Econometrics and Statistics Specialist

FAO - Food and Agriculture Organization of the United Nations

Open positions at FAO
Logo of FAO

Application deadline in 6 days: Thursday 23 May 2024 at 21:59 UTC

Open application form

Organizational Setting

The Office of Emergencies and Resilience (OER) is responsible for ensuring FAO’s efforts to support countries and partners in preparing for and effectively responding to food and agricultural threats and crises. It is responsible for coordinating the development and maintenance of corporate tools and standards to enable Decentralized Offices to assist member countries to prepare for, and respond to emergencies. OER ensures humanitarian policy coordination and knowledge, liaison with the Inter-Agency Standing Committee as well as with humanitarian resource partners, co-leadership with World Food Programme of the global Food Security Cluster, organizational preparedness, surge capacity and response to large-scale emergencies. OER supports food and nutrition security assessment and early warning activities related to emergency and humanitarian analysis and responses. OER plays a major role in the development and leadership of the Organization’s programme to increase the resilience of livelihoods to food and agriculture threats and crises.

Within OER, the Evidence Team supports the implementation and development of adequate capacities at all levels, especially at country level, to collect data and conduct analysis including risk assessments to directly inform and support the design of emergency, anticipatory action and resilience activities and monitor their impact.

Since 2020, the Evidence Team has established the Data in Emergencies (DIEM) information system. Driven by regularly collected primary data in fragile and shock‑prone environments, DIEM consists of four pillars: • DIEM-Monitoring is a monitoring system of agricultural livelihoods and food security in the context of multiple shocks in over 25 food crisis countries. DIEM-Monitoring relies on periodic household and key informant data collection, through phone and in-person surveys, and analysis; • DIEM-Impact conducts ex-post assessments to understand the impacts of large-scale hazards on agricultural livelihoods and value chains, using phased methodological approaches such as remote-sensing, damage & loss analyses, Post-Disaster Needs Assessments (PDNA), and other food security & livelihood surveys. • DIEM-Risk consists of risk profiles derived from geographic baselines of past events and their impacts on agricultural livelihoods. • DIEM-Research ensures that data analysis undertaken through the DIEM programme can answer key questions relevant to risk-informed, efficient and effective programming in support of agricultural livelihoods in fragile and risk prone contexts. A research, analysis and learning agenda composed of various building blocks meant to investigate relationships between key variables over time and across space, synthetize the many DIEM indicators in a meaningful fashion (agricultural livelihood stress index, household profiling, shocks index), and expand/deepen DIEM data through machine learning techniques has been developed. The various outputs of these four pillars are processed, visualized and disseminated through the Data in Emergencies hub (https://data-in-emergencies.fao.org/).

Reporting Lines

The Econometrics and Statistics Specialist will report to the Senior Technical Officer (DIEM Team Leader).
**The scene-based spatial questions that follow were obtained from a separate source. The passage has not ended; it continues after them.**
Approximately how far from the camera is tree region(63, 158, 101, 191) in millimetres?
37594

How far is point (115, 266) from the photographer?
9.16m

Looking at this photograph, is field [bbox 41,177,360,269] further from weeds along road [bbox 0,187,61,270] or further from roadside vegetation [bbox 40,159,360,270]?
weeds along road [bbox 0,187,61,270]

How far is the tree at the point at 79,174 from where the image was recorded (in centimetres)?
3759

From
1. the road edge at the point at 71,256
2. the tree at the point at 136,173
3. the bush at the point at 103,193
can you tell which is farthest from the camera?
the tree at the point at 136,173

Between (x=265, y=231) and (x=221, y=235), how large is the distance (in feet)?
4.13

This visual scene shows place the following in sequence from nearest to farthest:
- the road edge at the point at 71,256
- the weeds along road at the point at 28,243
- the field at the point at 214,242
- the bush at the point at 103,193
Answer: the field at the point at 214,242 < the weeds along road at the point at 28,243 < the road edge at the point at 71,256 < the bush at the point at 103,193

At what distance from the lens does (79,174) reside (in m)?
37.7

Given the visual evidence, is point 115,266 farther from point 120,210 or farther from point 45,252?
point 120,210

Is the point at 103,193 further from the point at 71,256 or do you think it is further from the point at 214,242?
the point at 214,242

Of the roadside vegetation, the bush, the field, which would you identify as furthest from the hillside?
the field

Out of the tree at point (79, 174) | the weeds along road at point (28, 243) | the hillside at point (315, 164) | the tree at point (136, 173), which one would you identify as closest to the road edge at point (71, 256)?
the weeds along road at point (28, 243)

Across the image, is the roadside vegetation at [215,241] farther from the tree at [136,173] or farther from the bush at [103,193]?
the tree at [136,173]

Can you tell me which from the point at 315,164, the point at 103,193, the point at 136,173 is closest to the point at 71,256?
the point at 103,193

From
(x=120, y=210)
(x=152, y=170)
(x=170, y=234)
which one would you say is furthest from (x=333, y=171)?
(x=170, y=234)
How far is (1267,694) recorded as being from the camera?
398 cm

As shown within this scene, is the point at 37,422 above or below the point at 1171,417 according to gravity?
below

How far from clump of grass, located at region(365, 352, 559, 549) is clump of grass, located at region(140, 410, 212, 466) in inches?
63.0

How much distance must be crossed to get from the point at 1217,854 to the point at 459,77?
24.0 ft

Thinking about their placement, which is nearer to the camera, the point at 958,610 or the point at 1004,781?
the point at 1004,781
He/she will work in close collaboration with other DIEM team members, including the Survey Methods, Research & Analysis (SMAR) analysts, the DIEM Deputy Team Leader, the DIEM Data Manager, the DIEM Research Capacity and Learning advisor and Regional Assessment specialists. He/she will build linkages with other teams in OER and other divisions with FAO, in particular the Statistics Division (ESS), and with external partners (including research partners, implementing partners and WFP).

Technical Focus

The Econometrics and Statistics Specialist is responsible for technically leading the enhancement of DIEM analytical capacities, in relation to the Research, Analysis and Learning agenda. He/she will spearhead research and development to enhance and advance DIEM products, and act as the outward-facing interface for DIEM on econometrics and advanced analytics. The processes and products generated will be relevant to the Emergency and Resilience Programming of FAO as well as the activities of other stakeholders including the global Food Security Cluster, Research partners and resource partners.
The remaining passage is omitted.